[Visual spatial reasoning material]
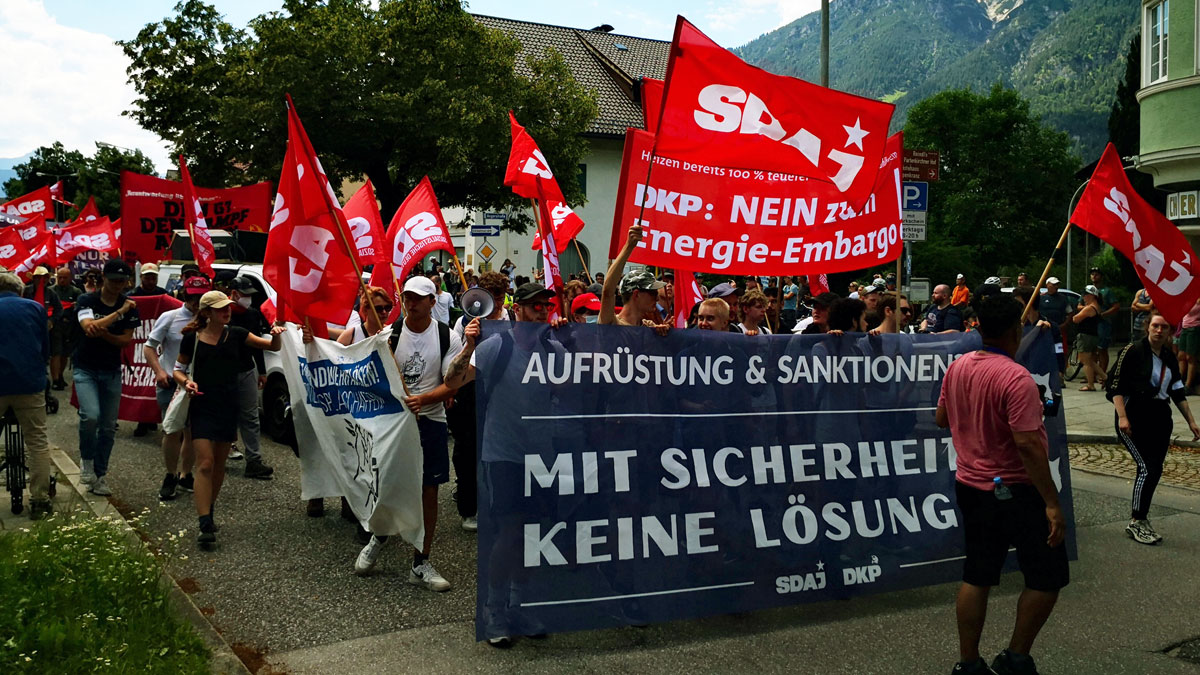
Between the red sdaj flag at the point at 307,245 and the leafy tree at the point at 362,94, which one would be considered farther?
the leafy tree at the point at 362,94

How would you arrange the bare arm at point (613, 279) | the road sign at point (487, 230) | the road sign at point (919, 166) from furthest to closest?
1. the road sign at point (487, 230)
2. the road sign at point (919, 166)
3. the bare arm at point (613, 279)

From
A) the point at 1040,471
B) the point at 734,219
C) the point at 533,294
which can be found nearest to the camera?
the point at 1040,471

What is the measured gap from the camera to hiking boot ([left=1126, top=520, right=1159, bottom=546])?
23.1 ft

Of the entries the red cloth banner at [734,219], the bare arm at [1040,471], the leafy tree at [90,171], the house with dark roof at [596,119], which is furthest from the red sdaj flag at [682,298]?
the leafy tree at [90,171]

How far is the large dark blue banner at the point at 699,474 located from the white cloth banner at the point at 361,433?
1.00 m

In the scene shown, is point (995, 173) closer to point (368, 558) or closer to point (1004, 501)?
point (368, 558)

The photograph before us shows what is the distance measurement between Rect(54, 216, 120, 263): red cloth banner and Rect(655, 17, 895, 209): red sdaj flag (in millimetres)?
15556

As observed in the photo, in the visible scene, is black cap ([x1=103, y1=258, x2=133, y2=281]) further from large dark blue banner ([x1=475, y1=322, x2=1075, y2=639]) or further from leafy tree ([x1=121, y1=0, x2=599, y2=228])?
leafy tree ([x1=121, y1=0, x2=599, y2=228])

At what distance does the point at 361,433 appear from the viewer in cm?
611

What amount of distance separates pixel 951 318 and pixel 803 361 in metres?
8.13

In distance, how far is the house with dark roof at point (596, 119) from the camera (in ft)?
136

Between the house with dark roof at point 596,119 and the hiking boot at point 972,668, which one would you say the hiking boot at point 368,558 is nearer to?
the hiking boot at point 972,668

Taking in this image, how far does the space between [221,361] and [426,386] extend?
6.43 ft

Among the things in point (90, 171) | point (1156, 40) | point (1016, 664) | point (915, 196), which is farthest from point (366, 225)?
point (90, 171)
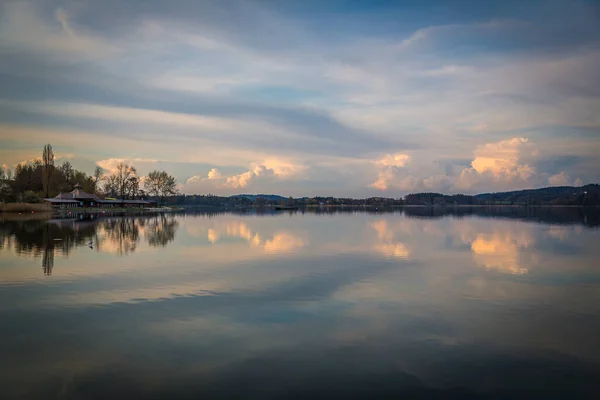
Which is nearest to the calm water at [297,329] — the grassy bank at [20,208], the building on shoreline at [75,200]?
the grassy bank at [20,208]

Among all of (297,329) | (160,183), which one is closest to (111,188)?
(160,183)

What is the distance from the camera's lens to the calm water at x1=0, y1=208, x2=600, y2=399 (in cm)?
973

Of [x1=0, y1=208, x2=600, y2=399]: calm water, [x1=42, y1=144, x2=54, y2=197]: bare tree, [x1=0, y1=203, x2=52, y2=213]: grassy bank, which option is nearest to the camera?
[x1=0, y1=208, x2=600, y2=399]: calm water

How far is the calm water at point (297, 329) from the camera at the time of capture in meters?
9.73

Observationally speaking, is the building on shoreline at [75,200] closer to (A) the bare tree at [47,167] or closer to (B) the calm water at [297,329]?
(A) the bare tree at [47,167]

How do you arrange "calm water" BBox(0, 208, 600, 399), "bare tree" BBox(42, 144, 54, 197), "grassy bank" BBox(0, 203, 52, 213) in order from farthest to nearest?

» **Problem description**: Copy all of the material above word for word, leaving out the pictures.

» **Answer to this exercise**:
Between the red sdaj flag at the point at 307,245 and the leafy tree at the point at 362,94, which one would be considered farther?
the leafy tree at the point at 362,94

How would you arrange the bare arm at point (613, 279) | the road sign at point (487, 230) | the road sign at point (919, 166) from furthest to closest?
1. the road sign at point (487, 230)
2. the road sign at point (919, 166)
3. the bare arm at point (613, 279)

From
A) the point at 1040,471
B) the point at 734,219
C) the point at 533,294
which can be found nearest to the camera?
the point at 1040,471

What is the measured gap from the camera to hiking boot ([left=1126, top=520, right=1159, bottom=546])?
23.1 ft

Of the entries the red cloth banner at [734,219], the bare arm at [1040,471], the leafy tree at [90,171], the house with dark roof at [596,119], which is furthest from the red sdaj flag at [682,298]?
the leafy tree at [90,171]

How far is the large dark blue banner at the point at 699,474 located from the white cloth banner at the point at 361,433?
1.00 m

In the scene shown, is point (995, 173) closer to point (368, 558) or closer to point (1004, 501)?
point (368, 558)

The photograph before us shows what is the distance measurement between Rect(54, 216, 120, 263): red cloth banner and Rect(655, 17, 895, 209): red sdaj flag (in millimetres)?
15556

As observed in the photo, in the visible scene, is black cap ([x1=103, y1=258, x2=133, y2=281]) further from large dark blue banner ([x1=475, y1=322, x2=1075, y2=639]) or further from leafy tree ([x1=121, y1=0, x2=599, y2=228])?
leafy tree ([x1=121, y1=0, x2=599, y2=228])

At what distance does the point at 361,433 appear from the viewer in cm?
611

What amount of distance separates pixel 951 318 and pixel 803 361 in metres?
8.13

In distance, how far is the house with dark roof at point (596, 119) from the camera (in ft)?
136

Between the house with dark roof at point 596,119 and the hiking boot at point 972,668, which one would you say the hiking boot at point 368,558 is nearer to?
the hiking boot at point 972,668

Taking in this image, how far does the space between [221,361] and [426,386] extend?
6.43 ft

Among the things in point (90, 171) | point (1156, 40) | point (1016, 664) | point (915, 196), which is farthest from point (366, 225)?
point (90, 171)
Which is nearest to the calm water at [297,329] — the grassy bank at [20,208], the building on shoreline at [75,200]?
the grassy bank at [20,208]

Among all of (297,329) | (160,183), which one is closest to (111,188)?
(160,183)

What is the distance from the camera's lens to the calm water at x1=0, y1=208, x2=600, y2=399 (in cm)?
973

Of [x1=0, y1=208, x2=600, y2=399]: calm water, [x1=42, y1=144, x2=54, y2=197]: bare tree, [x1=0, y1=203, x2=52, y2=213]: grassy bank, which option is nearest to the camera?
[x1=0, y1=208, x2=600, y2=399]: calm water

How far is the calm water at point (297, 329) from the camera at the time of capture in meters?
9.73

Observationally speaking, is the building on shoreline at [75,200] closer to (A) the bare tree at [47,167] or closer to (B) the calm water at [297,329]?
(A) the bare tree at [47,167]

How do you arrange "calm water" BBox(0, 208, 600, 399), "bare tree" BBox(42, 144, 54, 197), "grassy bank" BBox(0, 203, 52, 213) in order from farthest to nearest?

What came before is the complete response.